State Rep. Brad Hudson: “I don’t know that my feelings have changed much in the past 20 years. An act of terror of such magnitude on American soil was an example of the fact that there are some awful people in the world who will stop at nothing to destroy our way of life. That is a truth that 9/11 taught me, and one that I have not forgotten. In thinking back I still feel much the same emotions today that I did back then. I have grieved for families I’ve never met. My heart has swelled with pride when thinking about heroes. Some of whom I may not have even known their names until after they had given their lives. I am thankful for our American way of life, and have great respect for those who are willing to risk their lives to protect it.”
Entertainer Amy Dutton Arambulo: “I think back on it but it’s lessened over time, because when you go through hard things they tend to lessen over time. But I still think of the Alan Jackson song ‘Where Were You (When The World Stopped Turning)’. The lyrics of that song still resonate with me today and makes me still feel the impact.”

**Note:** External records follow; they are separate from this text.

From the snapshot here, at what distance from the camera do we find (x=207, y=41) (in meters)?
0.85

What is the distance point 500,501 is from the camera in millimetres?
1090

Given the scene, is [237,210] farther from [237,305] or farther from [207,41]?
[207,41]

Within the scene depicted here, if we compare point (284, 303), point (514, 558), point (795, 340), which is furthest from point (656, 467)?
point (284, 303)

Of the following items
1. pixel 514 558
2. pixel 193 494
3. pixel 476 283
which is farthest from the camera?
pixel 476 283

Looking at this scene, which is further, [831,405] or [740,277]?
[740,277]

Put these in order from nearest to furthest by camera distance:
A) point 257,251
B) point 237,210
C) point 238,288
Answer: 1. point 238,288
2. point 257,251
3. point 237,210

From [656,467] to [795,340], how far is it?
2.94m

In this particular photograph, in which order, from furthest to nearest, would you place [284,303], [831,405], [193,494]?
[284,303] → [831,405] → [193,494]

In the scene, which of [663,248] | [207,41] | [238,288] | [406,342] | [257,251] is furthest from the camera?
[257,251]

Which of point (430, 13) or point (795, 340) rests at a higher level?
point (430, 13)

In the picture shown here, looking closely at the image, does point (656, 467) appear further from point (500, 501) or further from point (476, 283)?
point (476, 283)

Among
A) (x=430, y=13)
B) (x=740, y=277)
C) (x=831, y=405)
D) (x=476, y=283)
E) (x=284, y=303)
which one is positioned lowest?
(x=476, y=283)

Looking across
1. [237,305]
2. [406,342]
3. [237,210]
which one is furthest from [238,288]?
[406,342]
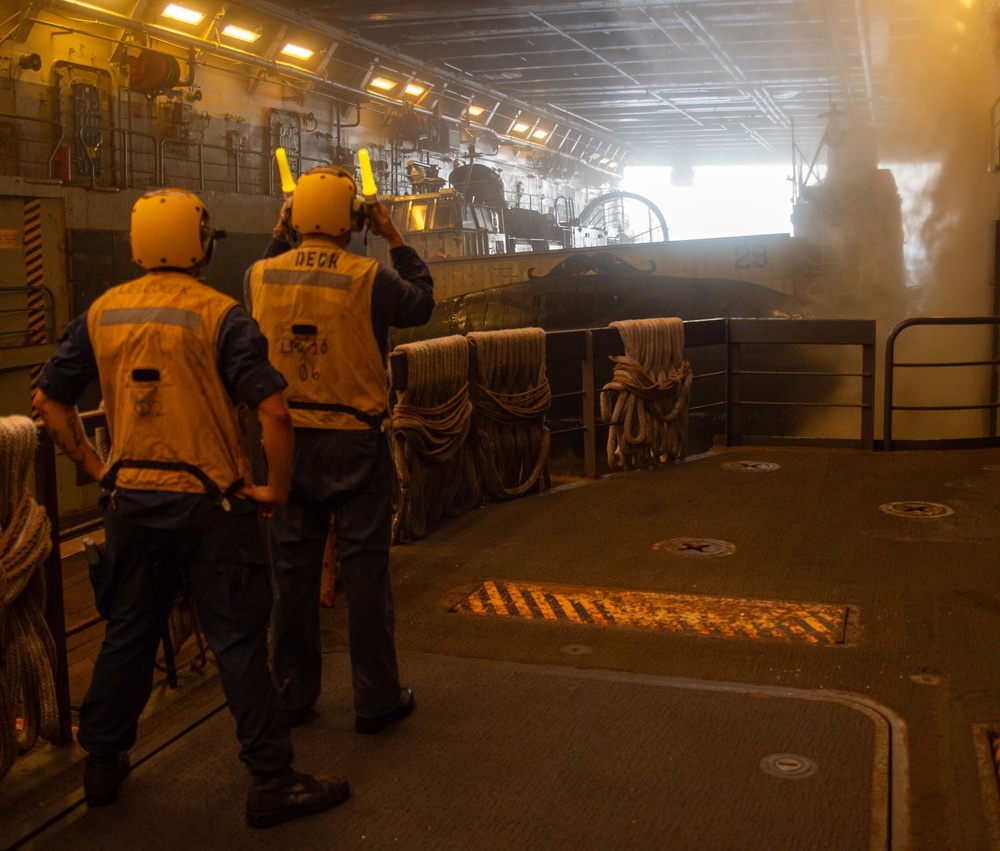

State Rep. Brian Seitz: “Sadly, the unity that we developed directly after 9/11 seems to have become a thing of the past. We always say ‘Never Forget’ and yet, it seems like many have. My feelings haven’t changed over the past 20 years, and I have felt that familiar fire and anger rise up again while watching Americans get left in Afghanistan over the past few weeks. Our world has not escaped the danger posed by radical Islamic terrorists, and we probably never will. In the immediate aftermath of 9/11 we saw many of our freedoms infringed upon through the Patriot Act which was passed with good intentions, but targeted Americans rather than our enemies. The immediate reactions of our government in the face of the 9/11 attacks were understandable, but in hindsight not the best course of action. As we have navigated a post-9/11 world, I personally still feel the impact and will never forget that day. I hope one day to see our country unify behind a common purpose again.”